PAGE EXCERPT
The German Traffic Sign Recognition Benchmark (GTSRB) is a dataset with more than 50,000 photos of road signs from about 40 classes.  
The final aim is to recognise them !  
Description is available there : http://benchmark.ini.rub.de/?section=gtsrb&subsection=dataset

## What we're going to do :

 - Monitoring and understanding our model training 
 - Add recovery points
 - Analyze the results 
 - Restore and run recovery points 

## Step 1 - Import and init
### 1.1 - Python stuffs

In [None]:
import os
os.environ['KERAS_BACKEND'] = 'torch'

import keras

import numpy as np
import os, random

import fidle

import modules.my_loader as my_loader
import modules.my_models as my_models
import modules.my_tools  as my_tools
from modules.my_TensorboardCallback import TensorboardCallback


# Init Fidle environment
run_id, run_dir, datasets_dir = fidle.init('K3GTSRB3')

### 1.2 - Parameters
`scale` is the proportion of the dataset that will be used during the training. (1 mean 100%)

Saved data entries
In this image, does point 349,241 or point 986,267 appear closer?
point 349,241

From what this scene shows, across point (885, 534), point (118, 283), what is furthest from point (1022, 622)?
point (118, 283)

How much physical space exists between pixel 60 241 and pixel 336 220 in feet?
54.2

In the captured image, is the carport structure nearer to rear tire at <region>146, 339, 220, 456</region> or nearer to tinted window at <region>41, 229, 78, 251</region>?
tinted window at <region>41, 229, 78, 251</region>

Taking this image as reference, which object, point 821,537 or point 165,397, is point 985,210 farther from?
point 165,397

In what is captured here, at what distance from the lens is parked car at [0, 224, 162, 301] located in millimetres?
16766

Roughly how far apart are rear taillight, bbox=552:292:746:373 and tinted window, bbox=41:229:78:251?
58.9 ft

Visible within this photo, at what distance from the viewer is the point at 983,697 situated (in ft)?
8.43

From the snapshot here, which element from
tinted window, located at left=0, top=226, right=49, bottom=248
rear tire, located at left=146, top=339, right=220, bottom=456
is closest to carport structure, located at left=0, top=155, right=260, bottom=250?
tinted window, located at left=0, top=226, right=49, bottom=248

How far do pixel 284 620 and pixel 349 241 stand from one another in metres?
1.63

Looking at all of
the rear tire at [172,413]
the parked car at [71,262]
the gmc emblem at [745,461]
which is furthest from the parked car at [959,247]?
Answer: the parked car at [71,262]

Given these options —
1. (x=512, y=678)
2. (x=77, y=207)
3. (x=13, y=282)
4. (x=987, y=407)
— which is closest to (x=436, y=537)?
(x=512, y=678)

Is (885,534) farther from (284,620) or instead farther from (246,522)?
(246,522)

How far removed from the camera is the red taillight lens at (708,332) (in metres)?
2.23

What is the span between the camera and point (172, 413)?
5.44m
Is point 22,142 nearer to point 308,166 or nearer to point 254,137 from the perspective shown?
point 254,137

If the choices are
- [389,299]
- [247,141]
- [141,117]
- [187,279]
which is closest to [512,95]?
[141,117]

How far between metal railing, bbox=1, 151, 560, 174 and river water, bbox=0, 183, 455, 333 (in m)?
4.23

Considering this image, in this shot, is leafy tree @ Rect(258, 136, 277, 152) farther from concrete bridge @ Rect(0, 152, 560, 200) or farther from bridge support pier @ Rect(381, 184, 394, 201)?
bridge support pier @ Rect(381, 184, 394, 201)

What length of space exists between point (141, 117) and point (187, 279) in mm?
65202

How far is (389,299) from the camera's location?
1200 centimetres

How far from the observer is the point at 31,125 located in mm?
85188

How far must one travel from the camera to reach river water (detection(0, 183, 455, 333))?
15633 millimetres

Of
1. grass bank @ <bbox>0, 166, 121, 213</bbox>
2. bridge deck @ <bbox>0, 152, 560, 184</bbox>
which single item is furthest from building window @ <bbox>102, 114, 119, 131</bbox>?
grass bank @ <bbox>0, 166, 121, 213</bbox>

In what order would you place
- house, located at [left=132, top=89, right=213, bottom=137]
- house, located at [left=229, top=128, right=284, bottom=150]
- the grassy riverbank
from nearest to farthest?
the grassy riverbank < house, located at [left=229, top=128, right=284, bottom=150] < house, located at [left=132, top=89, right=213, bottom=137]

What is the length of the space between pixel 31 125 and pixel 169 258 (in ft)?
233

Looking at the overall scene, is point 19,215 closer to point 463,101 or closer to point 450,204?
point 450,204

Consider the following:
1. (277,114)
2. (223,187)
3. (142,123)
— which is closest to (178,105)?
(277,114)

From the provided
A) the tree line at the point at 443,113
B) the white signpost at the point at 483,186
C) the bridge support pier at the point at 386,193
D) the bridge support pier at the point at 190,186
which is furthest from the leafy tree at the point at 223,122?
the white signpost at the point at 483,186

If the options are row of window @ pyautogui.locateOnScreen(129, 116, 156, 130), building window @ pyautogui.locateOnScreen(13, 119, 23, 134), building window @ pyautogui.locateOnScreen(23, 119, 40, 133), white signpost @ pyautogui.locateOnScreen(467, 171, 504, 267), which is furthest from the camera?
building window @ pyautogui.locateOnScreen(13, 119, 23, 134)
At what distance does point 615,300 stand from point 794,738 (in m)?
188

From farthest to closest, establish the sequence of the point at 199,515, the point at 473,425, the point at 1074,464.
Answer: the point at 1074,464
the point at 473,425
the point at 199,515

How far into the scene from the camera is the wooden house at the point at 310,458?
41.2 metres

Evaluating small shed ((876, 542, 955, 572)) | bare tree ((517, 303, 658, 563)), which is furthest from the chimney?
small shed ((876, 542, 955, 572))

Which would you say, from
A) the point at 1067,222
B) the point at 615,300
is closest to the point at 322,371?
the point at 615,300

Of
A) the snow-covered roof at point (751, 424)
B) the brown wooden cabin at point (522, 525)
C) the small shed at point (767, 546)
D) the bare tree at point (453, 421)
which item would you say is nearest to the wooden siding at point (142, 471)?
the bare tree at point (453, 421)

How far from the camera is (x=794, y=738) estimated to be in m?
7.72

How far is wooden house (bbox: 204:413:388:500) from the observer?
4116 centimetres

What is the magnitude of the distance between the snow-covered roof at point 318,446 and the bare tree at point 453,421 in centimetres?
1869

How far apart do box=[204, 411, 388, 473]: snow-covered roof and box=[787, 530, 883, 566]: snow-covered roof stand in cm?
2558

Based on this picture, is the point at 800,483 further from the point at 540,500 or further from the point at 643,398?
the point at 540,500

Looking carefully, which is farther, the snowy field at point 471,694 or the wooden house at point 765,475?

TO BE DONE
a - In the GTSRB notebook excerpt, how many photos does the dataset contain?
b - Write what comes next in the GTSRB notebook excerpt, starting after its final sentence about `scale`.

RESULTS
a - More than 50,000 photos of road signs.

b -
A 20% 24x24 L dataset, 10 epochs, 20% dataset, need  1'30 on a CPU laptop. (Accuracy=91.4)\
A 20% 48x48 RGB dataset, 10 epochs, 20% dataset, need 6'30s on a CPU laptop. (Accuracy=91.5)\
`fit_verbosity` is the verbosity during training : 0 = silent, 1 = progress bar, 2 = one line per epoch

In [None]:
enhanced_dir = './data'
# enhanced_dir = f'{datasets_dir}/GTSRB/enhanced'

model_name   = 'model_01'
dataset_name = 'set-24x24-L'
batch_size   = 64
epochs       = 10
scale        = 1
fit_verbosity = 1

Override parameters (batch mode) - Just forget this cell

In [None]:
fidle.override('enhanced_dir', 'model_name', 'dataset_name', 'batch_size', 'epochs', 'scale', 'fit_verbosity')

## Step 2 - Load dataset
Dataset is one of the saved dataset...

In [None]:
x_train,y_train,x_test,y_test, x_meta,y_meta = my_loader.read_dataset(enhanced_dir, dataset_name, scale)

## Step 3 - Have a look to the dataset

In [None]:
print("x_train : ", x_train.shape)
print("y_train : ", y_train.shape)
print("x_test  : ", x_test.shape)
print("y_test  : ", y_test.shape)

fidle.scrawler.images(x_train, y_train, range(24), columns=8, x_size=1, y_size=1, save_as='02-dataset-small')

## Step 4 - Get a model

In [None]:
(n,lx,ly,lz) = x_train.shape

model = my_models.get_model( model_name, lx,ly,lz )
model.summary()

model.compile(optimizer='adam',
              loss='sparse_categorical_crossentropy',
              metrics=['accuracy'])

## Step 5 - Prepare callbacks  
We will add 2 callbacks :  

**TensorBoard**  
Training logs, which can be visualised using [Tensorboard tool](https://www.tensorflow.org/tensorboard).  

**Model backup**  
 It is possible to save the model each xx epoch or at each improvement.  
 The model can be saved completely or partially (weight).  
 See [Keras documentation](https://keras.io/api/callbacks/)

In [None]:
fidle.utils.mkdir(run_dir + '/models')
fidle.utils.mkdir(run_dir + '/logs')

# ---- Callback for tensorboard (This one is homemade !)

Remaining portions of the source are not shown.